Now, the opportunity has arisen for me to make a few new memories of France. Through the ISE (Intercultural Student Experiences) program at my school, a group of my classmates and several students from Colorado are traveling back across the Atlantic, and I am determined to make the most of it. Who cares if we have to hop off the plane after flying for eight hours and drag our sleep-deprived bodies and suitcases through the palace at Versailles? So what if we're surrounded by strangers in a foreign land and become increasingly self-conscious of our American accents? And what does it matter if we're exhausted and overwhelmed? What matters is that we're exhausted and overwhelmed in France.
This two-week trip consists of a week of sightseeing as a group, voyaging everywhere from the Louvre to Île Saint-Louis, home of the best ice cream in the world. From June 3-16, we will see beautiful churches like Notre Dame and Sacré Coeur, world-renowned museums like Musée Rodin and Musée du Debarquement, medieval castles at Chenonceau, Amboise and Blois, even walk on the sand at Normandy, all in about a week. After our visit to Saint Malo, a town well-known for its delicious seafood, the group divides, splitting up across the region of Brittany to live with a family for a week.

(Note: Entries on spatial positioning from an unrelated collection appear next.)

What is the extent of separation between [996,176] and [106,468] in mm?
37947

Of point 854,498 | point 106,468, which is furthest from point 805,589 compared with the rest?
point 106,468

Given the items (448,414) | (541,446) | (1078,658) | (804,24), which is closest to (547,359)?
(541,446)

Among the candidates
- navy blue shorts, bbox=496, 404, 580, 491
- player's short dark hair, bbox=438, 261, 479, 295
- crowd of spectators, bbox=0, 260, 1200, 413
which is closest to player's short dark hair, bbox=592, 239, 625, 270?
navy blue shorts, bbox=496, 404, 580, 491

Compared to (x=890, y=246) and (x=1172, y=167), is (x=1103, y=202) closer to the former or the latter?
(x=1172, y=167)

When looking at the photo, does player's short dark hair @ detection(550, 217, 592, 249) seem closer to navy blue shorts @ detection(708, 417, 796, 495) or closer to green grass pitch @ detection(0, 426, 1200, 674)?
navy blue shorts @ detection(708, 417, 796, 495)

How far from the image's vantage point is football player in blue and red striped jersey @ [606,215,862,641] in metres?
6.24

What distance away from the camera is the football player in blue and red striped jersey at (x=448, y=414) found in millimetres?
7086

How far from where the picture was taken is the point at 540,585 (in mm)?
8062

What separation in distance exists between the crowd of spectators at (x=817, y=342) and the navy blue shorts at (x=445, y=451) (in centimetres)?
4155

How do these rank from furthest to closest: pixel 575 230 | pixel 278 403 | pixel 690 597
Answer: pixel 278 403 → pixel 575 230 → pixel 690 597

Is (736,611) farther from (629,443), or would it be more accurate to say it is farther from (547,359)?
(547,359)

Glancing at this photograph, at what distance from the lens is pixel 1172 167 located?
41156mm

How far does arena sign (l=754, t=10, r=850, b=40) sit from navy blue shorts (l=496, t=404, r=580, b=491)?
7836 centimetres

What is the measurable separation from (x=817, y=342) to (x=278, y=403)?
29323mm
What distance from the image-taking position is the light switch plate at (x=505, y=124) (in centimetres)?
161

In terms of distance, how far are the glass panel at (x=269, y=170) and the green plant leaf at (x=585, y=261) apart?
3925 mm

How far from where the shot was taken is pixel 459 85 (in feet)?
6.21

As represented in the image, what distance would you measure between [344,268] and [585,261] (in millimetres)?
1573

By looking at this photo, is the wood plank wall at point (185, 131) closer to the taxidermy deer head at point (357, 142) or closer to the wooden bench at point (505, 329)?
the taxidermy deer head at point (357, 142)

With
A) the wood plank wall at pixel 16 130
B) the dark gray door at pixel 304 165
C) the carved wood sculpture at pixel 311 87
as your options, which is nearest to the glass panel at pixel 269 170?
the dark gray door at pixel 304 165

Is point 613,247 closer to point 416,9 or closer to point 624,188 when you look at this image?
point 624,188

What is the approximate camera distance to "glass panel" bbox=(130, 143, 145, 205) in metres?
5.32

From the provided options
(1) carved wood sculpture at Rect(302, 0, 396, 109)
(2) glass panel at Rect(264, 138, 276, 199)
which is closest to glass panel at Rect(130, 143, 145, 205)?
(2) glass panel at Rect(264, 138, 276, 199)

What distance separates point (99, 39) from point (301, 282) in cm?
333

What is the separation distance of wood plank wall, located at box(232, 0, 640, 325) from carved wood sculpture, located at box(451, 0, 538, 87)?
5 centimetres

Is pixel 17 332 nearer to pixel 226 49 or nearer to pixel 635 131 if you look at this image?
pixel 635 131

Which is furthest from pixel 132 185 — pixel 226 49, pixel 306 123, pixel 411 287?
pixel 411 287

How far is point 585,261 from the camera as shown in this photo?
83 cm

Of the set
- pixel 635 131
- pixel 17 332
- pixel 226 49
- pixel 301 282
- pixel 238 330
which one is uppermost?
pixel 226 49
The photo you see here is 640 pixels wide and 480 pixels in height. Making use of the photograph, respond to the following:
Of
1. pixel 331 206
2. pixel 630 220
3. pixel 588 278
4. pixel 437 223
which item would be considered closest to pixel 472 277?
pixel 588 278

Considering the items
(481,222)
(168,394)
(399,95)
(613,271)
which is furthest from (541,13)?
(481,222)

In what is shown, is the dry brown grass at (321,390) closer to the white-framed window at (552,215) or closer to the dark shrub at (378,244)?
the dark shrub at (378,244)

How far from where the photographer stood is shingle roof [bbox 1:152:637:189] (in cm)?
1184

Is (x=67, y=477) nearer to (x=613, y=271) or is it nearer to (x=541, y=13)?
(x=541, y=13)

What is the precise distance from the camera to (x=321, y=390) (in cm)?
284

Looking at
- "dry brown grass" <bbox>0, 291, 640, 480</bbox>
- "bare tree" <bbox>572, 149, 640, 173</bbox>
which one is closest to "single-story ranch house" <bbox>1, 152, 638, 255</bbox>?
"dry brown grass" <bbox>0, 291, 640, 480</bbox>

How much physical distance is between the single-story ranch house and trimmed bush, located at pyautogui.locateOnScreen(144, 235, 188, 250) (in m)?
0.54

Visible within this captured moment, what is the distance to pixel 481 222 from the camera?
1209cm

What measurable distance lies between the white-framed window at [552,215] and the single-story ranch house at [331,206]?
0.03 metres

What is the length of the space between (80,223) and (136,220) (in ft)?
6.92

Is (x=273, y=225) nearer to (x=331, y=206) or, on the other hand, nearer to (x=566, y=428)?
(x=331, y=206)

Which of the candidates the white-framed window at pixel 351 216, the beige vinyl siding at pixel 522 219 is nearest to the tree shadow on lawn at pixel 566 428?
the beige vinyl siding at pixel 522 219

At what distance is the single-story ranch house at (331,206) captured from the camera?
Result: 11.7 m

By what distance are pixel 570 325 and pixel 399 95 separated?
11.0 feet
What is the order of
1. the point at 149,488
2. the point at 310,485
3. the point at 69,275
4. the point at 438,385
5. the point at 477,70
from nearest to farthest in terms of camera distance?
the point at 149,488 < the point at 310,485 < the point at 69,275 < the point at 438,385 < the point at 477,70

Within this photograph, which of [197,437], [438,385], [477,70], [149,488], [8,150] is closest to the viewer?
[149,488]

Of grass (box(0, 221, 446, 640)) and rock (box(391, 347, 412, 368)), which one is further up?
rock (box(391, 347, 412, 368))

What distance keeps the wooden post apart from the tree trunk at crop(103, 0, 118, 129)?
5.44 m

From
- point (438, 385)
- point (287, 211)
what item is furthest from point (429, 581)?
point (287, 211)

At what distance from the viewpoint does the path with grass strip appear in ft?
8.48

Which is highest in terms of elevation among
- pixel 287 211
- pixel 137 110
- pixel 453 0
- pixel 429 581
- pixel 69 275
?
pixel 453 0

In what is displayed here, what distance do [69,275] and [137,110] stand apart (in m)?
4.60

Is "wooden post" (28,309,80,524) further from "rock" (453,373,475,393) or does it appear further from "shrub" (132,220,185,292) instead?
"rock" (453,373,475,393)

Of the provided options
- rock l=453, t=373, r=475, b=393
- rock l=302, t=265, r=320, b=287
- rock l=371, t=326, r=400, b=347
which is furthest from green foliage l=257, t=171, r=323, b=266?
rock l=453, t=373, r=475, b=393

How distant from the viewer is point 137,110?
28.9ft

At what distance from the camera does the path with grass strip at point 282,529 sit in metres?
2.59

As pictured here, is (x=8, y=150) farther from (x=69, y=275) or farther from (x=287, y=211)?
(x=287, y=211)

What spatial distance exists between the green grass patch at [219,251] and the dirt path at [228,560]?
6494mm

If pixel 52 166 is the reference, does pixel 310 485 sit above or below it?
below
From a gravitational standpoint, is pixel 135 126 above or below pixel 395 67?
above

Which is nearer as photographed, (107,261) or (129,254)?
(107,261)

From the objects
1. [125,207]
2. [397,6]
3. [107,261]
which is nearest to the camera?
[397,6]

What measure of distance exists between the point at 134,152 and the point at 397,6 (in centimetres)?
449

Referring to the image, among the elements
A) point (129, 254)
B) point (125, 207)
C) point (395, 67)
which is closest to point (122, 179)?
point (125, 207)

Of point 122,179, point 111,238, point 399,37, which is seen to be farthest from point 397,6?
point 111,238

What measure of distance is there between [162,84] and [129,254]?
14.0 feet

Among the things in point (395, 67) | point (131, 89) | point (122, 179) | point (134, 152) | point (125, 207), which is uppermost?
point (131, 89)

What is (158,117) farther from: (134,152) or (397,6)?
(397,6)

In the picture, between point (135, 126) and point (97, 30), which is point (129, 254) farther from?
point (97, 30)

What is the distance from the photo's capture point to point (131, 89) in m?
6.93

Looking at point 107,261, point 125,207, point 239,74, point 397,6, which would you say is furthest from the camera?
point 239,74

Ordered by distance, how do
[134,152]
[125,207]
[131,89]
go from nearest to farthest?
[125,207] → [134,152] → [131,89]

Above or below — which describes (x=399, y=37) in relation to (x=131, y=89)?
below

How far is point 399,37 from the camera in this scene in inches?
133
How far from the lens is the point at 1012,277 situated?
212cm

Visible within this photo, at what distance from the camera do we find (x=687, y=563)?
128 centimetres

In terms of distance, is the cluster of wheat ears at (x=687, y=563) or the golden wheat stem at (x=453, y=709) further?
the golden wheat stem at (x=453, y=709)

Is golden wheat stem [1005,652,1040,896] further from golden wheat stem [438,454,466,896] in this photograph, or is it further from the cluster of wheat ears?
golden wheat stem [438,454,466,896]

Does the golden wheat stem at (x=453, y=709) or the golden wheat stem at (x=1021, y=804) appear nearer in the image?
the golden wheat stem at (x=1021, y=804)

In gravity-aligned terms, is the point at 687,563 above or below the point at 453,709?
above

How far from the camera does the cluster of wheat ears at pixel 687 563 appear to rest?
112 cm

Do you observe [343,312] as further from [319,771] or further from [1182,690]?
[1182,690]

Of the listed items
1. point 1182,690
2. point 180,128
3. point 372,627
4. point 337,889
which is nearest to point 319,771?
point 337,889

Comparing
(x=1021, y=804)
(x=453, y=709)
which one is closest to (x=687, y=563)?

I've been preparing for this trip for nearly a year, gathering every other week with the students who will join me on this adventure. We've discussed everything from the strange public restrooms to what the etiquette at the Eiffel Tower should be. Finally, last week, we received the list. The packing list.
It's official. After 11 years of learning verb tenses and vocabulary, hours of homework and practicing pronunciation, I'm going to France. In less than 20 days I will be on a plane, French-English dictionary in my lap, attempting to soak up anything I possibly can.
I really hope no one on the plane is sick this time.